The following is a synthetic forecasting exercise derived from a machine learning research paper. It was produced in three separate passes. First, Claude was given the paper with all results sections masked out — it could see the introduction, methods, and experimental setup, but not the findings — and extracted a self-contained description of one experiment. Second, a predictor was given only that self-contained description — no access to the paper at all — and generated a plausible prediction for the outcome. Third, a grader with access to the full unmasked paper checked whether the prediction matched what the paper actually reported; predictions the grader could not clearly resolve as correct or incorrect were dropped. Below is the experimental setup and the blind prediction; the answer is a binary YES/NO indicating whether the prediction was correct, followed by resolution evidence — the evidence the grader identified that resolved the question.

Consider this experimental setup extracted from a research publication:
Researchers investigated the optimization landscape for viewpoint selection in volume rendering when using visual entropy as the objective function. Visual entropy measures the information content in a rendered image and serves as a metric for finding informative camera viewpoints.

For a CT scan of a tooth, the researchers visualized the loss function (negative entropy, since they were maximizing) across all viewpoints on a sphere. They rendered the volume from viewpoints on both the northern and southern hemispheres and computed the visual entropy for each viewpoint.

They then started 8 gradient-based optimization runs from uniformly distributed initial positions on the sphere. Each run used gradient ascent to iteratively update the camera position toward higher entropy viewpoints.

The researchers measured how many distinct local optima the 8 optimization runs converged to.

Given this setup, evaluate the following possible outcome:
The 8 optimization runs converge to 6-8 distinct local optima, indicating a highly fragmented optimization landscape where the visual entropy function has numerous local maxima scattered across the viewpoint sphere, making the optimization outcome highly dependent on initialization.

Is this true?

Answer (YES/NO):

* * * *

■ **TASK STATEMENT**
Retype exactly the lines from the one containing "The 8 optimization runs converge to" through the last line of the records above, including both.

■ **THE ANSWER**
The 8 optimization runs converge to 6-8 distinct local optima, indicating a highly fragmented optimization landscape where the visual entropy function has numerous local maxima scattered across the viewpoint sphere, making the optimization outcome highly dependent on initialization.

Is this true?

Answer (YES/NO):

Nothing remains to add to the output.